After the terrorist attack on the Twin Towers and the Pentagon, the George Bush Administration authorized military intervention in Afghanistan for so-called reasons of state.
The intervention in Iraq was also for reasons of state. The alleged weapons of mass destruction have yet to be found, as are the leaders’ ties to al-Qaida. Nonetheless, the deaths on 9/11 were enough for American citizens — and a good part of the intellectual and artistic circle as well — to give their leaders carte blanche to skip national and international legislation and to defend, it is argued, national security.
The disastrous consequences of this decision, however, have included the most brutal human rights abuses ever reported. The documents leaked by WikiLeaks this week, and subsequently published in several journals throughout the world, have offered one more piece of evidence: Guantanamo is not only a place of horrific excesses, but the majority of its prisoners are innocent.
This was known already. It’s true. The international media had already documented much of what is now being uncovered. Nevertheless, this also proves that the United States government knew. Intelligence documents show that only 220 of 780 prisoners could represent a danger, and that all of the others were soldiers of low rank or civilians captured during raids in war zones.
It is shameful and worthy of international condemnation — if not justice — that there are cases like the following: an elderly man of 89 whose mistake it was to live in a house where there was a satellite phone, a father who was going to look for his child, a businessman who was traveling without documentation, a man who pointed a hand in the form of a pistol at the army, and a youth of 15 who was raped by the Taliban. Even mental patients ended up in Guantanamo, some of whom were returned — not due to lack of evidence, but due to having “complicated the gathering of information during interrogations.”
On top of this unspeakable episode is the Republican Party’s defense of Guantanamo despite all of the scandals. The debate gets complicated if it isn’t about an unjustifiable mistake, but rather a process that an entire political party considers legitimate. How can one demand attention to human rights when it is argued that the violation of said rights, for reasons of state, is the right thing to do?

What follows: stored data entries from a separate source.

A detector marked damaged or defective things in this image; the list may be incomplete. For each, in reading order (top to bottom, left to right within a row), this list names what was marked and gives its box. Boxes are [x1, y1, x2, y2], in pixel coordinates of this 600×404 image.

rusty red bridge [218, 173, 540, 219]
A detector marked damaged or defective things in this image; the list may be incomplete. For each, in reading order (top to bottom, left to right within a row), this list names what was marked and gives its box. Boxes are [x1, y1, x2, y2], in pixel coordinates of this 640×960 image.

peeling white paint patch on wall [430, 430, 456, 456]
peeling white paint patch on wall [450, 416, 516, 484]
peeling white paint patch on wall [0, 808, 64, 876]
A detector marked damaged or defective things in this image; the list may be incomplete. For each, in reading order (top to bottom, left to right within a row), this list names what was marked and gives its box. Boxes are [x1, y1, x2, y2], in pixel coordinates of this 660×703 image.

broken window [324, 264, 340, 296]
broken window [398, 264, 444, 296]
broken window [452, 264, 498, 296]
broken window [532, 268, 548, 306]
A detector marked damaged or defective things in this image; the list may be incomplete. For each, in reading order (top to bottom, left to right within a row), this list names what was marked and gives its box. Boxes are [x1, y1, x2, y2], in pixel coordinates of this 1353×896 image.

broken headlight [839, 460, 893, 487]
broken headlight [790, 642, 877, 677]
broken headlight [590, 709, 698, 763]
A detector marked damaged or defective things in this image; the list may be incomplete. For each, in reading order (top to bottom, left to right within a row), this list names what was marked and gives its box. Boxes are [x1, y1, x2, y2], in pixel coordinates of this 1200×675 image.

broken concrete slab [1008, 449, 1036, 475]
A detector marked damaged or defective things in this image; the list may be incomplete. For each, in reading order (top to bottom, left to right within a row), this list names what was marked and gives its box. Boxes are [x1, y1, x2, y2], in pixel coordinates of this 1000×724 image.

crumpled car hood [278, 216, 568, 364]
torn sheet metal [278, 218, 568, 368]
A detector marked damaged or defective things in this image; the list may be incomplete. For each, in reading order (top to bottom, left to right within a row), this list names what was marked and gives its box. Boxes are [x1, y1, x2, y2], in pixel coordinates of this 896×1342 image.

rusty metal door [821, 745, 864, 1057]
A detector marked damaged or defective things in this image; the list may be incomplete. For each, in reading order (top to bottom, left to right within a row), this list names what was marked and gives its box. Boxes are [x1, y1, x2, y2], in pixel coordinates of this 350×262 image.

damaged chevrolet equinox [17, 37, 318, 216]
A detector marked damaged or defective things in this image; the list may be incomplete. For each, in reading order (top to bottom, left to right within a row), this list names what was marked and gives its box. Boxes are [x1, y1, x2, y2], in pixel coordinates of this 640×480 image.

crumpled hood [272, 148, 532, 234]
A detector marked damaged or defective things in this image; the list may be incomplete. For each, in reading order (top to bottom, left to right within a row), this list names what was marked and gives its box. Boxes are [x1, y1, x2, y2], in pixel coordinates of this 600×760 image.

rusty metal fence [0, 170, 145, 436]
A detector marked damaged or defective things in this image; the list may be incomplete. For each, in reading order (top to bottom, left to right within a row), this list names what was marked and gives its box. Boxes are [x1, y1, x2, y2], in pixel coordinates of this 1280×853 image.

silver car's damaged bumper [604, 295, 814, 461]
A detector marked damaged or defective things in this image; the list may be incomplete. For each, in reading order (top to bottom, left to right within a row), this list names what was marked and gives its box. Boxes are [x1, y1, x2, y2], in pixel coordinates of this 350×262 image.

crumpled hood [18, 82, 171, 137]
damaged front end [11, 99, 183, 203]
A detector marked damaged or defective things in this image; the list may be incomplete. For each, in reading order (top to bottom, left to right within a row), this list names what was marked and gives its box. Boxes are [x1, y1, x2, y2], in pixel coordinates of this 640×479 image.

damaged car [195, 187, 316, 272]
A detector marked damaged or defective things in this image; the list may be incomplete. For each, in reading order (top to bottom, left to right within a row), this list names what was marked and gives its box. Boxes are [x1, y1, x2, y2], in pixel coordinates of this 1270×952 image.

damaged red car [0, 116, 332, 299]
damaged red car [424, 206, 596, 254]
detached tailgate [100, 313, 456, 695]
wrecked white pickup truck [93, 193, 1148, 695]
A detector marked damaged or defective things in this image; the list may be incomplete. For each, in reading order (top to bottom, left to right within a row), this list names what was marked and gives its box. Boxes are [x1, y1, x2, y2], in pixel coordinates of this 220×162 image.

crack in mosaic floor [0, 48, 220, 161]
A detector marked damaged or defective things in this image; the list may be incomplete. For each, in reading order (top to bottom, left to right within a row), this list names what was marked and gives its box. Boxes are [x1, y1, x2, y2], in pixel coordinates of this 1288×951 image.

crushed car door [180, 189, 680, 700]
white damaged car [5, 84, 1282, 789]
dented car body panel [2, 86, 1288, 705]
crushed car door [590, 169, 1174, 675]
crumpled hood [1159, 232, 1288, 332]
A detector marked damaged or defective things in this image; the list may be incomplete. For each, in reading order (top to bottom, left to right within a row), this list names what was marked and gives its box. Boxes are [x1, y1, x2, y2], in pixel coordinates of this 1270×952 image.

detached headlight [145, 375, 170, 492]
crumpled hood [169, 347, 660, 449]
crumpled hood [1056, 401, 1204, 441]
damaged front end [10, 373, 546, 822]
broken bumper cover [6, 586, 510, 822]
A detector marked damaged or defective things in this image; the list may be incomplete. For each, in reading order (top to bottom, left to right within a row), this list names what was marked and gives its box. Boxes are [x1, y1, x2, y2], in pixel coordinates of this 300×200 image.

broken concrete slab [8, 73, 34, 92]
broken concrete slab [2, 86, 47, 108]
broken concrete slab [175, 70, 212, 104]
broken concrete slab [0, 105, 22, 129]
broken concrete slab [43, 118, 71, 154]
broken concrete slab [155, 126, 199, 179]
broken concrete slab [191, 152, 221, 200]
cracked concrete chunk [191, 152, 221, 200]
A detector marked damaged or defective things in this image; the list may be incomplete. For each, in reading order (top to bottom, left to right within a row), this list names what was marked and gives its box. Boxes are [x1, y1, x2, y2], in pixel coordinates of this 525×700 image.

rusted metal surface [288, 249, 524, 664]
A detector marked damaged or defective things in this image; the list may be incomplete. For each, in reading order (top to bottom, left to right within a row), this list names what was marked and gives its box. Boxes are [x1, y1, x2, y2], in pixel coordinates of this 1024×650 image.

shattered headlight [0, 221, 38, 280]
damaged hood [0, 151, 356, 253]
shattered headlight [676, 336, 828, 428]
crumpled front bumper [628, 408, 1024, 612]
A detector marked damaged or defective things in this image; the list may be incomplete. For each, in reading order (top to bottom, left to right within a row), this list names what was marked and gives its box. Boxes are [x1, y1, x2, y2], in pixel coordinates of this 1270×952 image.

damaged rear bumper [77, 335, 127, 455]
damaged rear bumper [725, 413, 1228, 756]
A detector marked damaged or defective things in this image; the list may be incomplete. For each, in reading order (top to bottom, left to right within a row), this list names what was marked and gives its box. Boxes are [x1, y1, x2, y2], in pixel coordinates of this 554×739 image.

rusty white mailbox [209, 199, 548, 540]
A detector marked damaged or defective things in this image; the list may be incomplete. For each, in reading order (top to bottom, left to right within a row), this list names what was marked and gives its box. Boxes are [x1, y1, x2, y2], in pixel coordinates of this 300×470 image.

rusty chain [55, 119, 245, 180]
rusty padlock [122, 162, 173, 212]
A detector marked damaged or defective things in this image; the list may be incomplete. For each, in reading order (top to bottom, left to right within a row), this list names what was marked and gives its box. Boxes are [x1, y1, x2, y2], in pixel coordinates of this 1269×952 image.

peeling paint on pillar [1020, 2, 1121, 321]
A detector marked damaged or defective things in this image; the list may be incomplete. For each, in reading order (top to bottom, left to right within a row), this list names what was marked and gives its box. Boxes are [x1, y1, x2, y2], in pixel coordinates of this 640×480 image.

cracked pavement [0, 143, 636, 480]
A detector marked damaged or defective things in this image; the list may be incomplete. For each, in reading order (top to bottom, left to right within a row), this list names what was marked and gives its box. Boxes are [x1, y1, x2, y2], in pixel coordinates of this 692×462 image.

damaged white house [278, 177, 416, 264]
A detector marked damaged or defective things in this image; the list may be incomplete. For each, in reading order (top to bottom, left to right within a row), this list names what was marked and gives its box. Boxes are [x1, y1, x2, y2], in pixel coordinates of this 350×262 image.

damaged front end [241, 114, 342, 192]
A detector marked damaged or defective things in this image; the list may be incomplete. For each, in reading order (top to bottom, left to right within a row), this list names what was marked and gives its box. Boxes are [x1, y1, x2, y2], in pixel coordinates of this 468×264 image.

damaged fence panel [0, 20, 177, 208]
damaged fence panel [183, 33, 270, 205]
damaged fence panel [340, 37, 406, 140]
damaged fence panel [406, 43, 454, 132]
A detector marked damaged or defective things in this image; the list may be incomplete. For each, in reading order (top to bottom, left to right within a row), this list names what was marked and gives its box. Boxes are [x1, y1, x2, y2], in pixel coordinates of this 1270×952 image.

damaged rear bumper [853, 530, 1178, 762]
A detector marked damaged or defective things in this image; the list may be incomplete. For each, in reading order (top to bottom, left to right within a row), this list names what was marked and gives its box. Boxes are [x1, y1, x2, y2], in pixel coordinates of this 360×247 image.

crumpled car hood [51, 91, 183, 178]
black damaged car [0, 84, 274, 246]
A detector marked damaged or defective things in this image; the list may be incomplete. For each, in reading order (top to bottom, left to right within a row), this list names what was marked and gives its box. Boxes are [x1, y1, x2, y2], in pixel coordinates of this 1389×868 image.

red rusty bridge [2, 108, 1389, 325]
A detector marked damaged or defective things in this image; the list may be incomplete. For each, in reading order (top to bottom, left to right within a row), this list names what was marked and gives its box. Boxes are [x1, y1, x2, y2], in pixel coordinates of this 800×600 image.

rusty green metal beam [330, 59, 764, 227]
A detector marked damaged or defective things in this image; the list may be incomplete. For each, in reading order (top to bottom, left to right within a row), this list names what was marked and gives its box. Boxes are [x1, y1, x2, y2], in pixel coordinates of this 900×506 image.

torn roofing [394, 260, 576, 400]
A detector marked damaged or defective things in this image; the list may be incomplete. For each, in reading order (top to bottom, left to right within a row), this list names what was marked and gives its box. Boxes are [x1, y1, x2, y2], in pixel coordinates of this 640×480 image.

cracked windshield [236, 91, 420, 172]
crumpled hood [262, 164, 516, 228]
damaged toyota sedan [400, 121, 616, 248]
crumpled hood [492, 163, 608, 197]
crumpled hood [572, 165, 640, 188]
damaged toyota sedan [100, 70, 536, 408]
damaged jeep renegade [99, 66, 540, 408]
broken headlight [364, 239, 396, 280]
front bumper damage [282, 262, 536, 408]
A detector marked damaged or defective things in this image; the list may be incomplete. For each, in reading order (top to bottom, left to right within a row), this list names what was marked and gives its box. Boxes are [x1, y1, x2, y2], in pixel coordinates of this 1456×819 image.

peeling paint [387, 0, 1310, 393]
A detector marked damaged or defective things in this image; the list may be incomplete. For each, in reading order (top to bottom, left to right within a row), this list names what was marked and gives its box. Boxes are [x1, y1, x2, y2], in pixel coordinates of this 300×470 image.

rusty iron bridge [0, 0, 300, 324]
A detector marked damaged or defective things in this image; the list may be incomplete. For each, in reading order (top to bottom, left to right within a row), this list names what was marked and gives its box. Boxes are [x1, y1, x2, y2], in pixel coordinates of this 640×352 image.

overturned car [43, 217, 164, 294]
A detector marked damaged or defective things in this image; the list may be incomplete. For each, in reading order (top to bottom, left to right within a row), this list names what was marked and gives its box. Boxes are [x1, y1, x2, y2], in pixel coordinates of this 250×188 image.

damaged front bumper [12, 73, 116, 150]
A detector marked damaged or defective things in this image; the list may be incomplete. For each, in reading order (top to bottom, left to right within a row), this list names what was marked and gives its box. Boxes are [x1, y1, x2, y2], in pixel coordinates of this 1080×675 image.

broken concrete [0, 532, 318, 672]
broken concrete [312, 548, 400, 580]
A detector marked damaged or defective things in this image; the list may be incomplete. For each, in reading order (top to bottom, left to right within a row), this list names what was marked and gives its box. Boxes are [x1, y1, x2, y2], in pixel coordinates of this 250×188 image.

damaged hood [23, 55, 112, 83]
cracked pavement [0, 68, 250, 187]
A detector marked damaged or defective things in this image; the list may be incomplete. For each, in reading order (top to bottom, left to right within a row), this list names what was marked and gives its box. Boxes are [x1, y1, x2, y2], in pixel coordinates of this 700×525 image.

For obvious reasons, however, these reasons weren’t enough to justify committing these crimes on their own soil. “Relief” countries were sought out, hence the military base in Guantanamo Bay, Cuba, one of the most emblematic centers of human rights violations — one of which, among others, was the consideration of an electronic chip that would be placed in prisoners “as is done with hawks and horses.”
Even though the first measure Barack Obama adopted upon getting to the White House was to order the closure of this prison, as he said, “within a year,” three years of his presidency have passed and the likelihood of that happening look both legally and politically far away. Only six prisoners were processed before a giant debate exploded about the limits of ordinary justice. We are a year away from the presidential election for which the Democrat president has already announced his candidacy. With a Republican majority in the House of Representatives and a strong Republican presence in the Senate, it is to be expected that the president will not insist on the matter, even less so when Obama finds himself in the middle of important and very difficult internal reforms.